» **What you are asked to do**
Beginning with the line where "In considering the" appears, repeat every remaining line of the entries exactly, the last line included.

» **Extracted data**
* * *

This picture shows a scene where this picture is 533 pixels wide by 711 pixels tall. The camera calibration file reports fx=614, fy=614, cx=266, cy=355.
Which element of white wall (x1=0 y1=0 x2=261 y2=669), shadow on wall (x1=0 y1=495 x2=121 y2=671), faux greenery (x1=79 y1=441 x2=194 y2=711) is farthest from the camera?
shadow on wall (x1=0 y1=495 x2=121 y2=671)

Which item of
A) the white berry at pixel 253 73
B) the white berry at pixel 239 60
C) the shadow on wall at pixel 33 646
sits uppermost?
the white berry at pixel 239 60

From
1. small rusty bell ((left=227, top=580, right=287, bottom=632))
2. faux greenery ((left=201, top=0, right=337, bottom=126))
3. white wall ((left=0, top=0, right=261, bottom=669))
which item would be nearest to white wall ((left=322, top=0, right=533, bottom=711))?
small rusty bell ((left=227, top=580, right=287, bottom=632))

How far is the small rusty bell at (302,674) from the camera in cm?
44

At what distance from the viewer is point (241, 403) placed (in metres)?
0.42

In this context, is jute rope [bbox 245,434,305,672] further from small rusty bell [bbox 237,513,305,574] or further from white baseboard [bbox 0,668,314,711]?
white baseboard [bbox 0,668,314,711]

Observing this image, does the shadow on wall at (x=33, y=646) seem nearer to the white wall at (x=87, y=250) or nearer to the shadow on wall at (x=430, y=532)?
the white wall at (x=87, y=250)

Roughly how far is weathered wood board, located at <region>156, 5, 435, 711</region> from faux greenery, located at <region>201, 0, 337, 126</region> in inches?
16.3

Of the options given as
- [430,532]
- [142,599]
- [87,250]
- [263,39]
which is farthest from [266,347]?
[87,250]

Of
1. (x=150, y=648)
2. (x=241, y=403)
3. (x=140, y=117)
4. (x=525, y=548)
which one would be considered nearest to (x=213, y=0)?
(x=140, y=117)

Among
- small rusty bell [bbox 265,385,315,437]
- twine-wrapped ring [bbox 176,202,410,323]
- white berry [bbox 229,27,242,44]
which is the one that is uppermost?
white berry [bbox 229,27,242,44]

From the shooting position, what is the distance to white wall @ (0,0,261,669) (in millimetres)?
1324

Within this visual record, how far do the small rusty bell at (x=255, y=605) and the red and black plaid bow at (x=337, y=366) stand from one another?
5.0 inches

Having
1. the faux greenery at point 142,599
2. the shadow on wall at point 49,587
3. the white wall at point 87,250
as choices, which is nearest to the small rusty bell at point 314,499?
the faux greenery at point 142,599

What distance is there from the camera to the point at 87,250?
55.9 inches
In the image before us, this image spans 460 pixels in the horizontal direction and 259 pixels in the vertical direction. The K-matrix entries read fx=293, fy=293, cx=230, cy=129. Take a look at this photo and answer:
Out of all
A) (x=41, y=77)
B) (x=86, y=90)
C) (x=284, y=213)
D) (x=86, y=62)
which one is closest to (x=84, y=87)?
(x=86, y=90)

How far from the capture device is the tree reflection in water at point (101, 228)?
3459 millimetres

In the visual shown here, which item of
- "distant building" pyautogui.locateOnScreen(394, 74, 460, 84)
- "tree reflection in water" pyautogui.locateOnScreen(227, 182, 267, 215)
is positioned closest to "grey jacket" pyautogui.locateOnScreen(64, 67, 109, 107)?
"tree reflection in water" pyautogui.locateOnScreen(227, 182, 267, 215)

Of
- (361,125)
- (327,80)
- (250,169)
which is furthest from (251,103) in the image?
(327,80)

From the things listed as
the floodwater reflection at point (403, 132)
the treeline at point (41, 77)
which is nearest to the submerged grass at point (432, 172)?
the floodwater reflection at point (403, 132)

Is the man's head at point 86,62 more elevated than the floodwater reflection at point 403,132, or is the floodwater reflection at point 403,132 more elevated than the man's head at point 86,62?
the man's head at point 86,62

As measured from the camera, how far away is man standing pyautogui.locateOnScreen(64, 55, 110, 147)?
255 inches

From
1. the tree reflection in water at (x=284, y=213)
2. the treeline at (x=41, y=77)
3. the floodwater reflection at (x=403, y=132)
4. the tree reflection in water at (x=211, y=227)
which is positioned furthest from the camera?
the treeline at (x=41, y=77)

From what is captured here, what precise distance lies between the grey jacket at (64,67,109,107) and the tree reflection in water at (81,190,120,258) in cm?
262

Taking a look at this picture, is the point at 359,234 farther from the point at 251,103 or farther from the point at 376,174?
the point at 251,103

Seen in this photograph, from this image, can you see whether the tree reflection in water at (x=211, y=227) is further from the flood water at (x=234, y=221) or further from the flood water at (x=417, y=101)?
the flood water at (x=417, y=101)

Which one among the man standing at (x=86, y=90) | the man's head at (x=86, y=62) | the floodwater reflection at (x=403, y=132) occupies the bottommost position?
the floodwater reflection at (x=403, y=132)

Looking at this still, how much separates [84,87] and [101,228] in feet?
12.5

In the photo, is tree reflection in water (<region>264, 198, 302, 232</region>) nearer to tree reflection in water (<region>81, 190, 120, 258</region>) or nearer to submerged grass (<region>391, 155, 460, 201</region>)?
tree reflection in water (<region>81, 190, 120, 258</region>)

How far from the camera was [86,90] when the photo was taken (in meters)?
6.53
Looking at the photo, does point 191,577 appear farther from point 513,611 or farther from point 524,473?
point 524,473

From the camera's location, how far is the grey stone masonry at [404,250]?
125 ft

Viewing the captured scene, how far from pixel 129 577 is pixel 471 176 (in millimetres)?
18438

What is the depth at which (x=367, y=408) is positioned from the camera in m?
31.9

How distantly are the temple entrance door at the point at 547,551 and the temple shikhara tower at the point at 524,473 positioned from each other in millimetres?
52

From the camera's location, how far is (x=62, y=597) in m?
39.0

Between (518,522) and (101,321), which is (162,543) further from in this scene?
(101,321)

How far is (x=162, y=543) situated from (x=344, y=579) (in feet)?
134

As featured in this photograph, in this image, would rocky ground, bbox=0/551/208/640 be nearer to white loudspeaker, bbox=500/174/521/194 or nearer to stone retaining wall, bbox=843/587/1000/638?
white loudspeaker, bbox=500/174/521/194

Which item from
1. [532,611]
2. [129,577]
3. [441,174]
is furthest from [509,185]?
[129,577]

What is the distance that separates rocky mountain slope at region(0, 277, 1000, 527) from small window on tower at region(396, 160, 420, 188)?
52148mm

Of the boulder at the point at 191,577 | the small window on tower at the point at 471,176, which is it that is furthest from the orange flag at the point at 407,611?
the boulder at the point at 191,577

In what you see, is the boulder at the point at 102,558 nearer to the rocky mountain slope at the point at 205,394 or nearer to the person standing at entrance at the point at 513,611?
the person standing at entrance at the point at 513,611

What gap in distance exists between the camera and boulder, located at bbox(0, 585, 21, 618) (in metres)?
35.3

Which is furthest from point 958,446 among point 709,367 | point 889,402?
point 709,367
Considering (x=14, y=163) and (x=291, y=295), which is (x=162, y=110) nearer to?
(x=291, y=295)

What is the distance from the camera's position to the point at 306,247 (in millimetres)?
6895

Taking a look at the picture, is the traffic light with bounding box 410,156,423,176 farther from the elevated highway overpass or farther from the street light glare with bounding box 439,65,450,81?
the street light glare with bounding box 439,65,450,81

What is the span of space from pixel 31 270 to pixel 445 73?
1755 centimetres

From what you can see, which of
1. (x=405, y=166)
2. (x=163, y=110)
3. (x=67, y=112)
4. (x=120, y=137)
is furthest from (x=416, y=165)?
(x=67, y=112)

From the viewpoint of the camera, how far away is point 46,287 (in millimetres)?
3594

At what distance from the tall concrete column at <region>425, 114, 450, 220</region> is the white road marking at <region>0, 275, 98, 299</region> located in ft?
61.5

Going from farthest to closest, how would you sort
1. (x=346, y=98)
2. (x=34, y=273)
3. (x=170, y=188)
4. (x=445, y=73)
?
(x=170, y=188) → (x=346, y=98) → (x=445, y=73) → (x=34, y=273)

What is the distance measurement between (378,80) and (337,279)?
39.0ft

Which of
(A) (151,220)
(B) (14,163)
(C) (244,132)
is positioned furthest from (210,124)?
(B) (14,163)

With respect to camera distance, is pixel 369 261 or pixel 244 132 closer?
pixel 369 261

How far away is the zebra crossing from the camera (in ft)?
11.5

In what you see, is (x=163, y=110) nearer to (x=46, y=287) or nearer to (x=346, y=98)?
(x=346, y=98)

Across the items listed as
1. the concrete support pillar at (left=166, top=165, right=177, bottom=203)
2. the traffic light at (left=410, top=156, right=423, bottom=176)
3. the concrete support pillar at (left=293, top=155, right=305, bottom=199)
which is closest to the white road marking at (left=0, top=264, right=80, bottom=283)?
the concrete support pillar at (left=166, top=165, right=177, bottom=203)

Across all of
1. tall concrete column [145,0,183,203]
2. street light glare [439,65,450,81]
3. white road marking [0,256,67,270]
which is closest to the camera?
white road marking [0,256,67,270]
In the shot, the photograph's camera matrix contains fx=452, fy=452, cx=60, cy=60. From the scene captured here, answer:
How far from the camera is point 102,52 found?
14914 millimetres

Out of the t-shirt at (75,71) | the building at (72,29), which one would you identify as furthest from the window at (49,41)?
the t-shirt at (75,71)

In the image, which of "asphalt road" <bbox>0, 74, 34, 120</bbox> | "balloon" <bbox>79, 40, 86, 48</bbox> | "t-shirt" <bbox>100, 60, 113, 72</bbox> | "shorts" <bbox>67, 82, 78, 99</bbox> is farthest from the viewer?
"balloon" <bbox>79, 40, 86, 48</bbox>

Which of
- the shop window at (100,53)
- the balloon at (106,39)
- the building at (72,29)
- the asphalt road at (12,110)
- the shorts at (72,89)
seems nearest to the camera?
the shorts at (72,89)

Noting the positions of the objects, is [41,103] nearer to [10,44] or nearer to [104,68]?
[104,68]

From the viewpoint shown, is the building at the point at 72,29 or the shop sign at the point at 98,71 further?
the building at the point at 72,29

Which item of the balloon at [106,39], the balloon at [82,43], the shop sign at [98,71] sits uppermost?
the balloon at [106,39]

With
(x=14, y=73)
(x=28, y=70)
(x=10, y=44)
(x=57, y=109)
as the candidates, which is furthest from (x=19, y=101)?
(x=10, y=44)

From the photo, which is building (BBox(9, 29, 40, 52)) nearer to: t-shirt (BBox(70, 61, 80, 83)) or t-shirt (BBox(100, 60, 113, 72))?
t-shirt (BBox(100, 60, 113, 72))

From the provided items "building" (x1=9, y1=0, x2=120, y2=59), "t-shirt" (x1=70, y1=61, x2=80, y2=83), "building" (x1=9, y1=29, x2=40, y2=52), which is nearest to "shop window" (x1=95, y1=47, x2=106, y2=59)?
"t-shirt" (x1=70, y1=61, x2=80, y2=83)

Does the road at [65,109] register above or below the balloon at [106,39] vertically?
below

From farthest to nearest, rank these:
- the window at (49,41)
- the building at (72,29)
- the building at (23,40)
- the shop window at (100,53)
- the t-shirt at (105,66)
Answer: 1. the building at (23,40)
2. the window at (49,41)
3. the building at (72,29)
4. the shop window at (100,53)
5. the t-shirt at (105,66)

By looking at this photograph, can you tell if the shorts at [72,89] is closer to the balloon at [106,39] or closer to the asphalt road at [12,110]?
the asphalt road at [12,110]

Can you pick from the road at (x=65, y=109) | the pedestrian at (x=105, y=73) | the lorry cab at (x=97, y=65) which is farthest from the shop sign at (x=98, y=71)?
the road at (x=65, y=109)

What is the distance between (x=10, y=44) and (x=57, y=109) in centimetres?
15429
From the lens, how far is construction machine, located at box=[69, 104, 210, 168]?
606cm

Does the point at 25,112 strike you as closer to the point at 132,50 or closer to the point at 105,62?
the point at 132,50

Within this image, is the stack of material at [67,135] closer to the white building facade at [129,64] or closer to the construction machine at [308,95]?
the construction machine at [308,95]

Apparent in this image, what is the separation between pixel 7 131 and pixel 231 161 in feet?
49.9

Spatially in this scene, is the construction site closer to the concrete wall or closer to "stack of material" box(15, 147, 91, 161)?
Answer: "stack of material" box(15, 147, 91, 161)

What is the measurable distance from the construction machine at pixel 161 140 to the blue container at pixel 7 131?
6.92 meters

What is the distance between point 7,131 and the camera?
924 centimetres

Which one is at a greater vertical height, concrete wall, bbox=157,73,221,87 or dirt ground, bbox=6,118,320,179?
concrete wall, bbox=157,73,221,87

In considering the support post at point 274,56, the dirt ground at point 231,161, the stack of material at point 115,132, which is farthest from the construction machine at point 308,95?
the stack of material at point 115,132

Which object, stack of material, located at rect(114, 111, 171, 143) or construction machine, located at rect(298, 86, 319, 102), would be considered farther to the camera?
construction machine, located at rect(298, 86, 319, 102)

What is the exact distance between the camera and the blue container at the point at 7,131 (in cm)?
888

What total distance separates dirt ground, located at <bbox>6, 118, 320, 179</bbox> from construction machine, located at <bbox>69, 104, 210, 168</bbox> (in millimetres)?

* * *

» **Answer for this exercise**
In considering the support post at point 274,56, the dirt ground at point 231,161, the stack of material at point 115,132, which is farthest from the construction machine at point 308,95?
the stack of material at point 115,132

Which object, stack of material, located at rect(114, 111, 171, 143) or construction machine, located at rect(298, 86, 319, 102), would be considered farther to the camera?
construction machine, located at rect(298, 86, 319, 102)

What is the exact distance between the camera and the blue container at the point at 7,131 (in cm)?
888

What total distance separates dirt ground, located at <bbox>6, 118, 320, 179</bbox> from construction machine, located at <bbox>69, 104, 210, 168</bbox> (in millimetres)?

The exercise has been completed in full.